Por isso, devemos concordar que equiparar as dispensas individuais ás coletivas só seria possível se tivéssemos em média o fechamento de 12 mil fábricas simultaneamente com um empregado cada uma. Cabe registrar que a Diretiva n. 59, de 1998, da União Europeia, em seu artigo 1º, considera como dispensa coletiva quando forem desligados “[…] num período de 90 dias, no mínimo 20 trabalhadores, qualquer que seja o número de trabalhadores habitualmente empregados nos estabelecimentos em questão.” (art. 1º)

Há de se convir, ainda mais para os baianos, que sentiram diretamente os efeitos, a importância de um procedimento prévio para o desligamento de um número considerável de trabalhadores. Por mais grave que fosse a crise, a negociação coletiva não impediria o fechamento da FORD, e sim reduziria os prejuízos humanos de toda uma região, prevenindo conflitos maiores. Perceba, atencioso leitor, que o artigo 477-A  menciona autorização prévia sindical, de forma a não vedar que a empresa tenha o dever de informar previamente aos empregados término do contrato de trabalho, sendo compatível ainda como prevê a Convenção nº 158 da OIT, no artigo 13, a necessidade da participação da representação dos trabalhadores na dispensa em massa.   

Ademais, as nações já foram surpreendidas com grandes fatos que impactaram a economia, nesse momento não é diferente, nem sabemos ainda as sequelas dessa pandemia, por isso mesmo, seria tão importante a demissão em massa ter como pilares a ética e a transparência. Nada que uma empresa como a FORD não pudesse aplicar em um programa de Compliance, atuando em conformidade aos princípios basilares do Estado Democrático de Direito da República Federativa do Brasil.  
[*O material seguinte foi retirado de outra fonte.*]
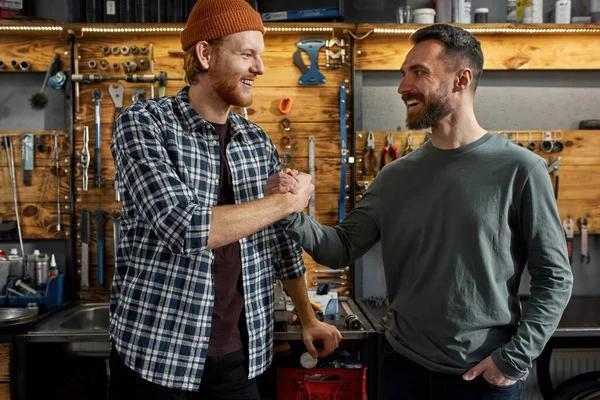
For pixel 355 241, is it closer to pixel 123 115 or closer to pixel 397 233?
pixel 397 233

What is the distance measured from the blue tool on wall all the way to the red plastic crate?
146 cm

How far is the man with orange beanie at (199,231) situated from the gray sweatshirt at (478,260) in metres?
0.20

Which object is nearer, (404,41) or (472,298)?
(472,298)

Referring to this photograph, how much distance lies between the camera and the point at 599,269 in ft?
10.5

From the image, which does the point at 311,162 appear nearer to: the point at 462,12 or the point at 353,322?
the point at 353,322

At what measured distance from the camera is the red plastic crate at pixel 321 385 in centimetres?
231

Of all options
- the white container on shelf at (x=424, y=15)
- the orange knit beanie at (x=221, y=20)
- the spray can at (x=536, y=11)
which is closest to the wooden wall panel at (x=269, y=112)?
the white container on shelf at (x=424, y=15)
Enfim, as demissões coletivas não são um assunto novo, e nem de longe foi regulamentada no Brasil com a reforma trabalhista, seria reduzir um complexo problema mundial a tão poucas linhas de uma curta citação em um artigo apenas. Esse mesmo artigo não proibiu a nosso ver a negociação coletiva, essa que teria o condão de exigir um procedimento prévio de diálogo para a extinção de um número considerável de contratos de trabalho. Não são meras exigências dos empregados na manutenção de direitos e sim um processo de mediação para resolver da melhor forma, muitas vezes, algo inevitável, só que com menos prejuízos, não somente para os empregados, como para toda uma região que sobrevive desse ciclo produtivo.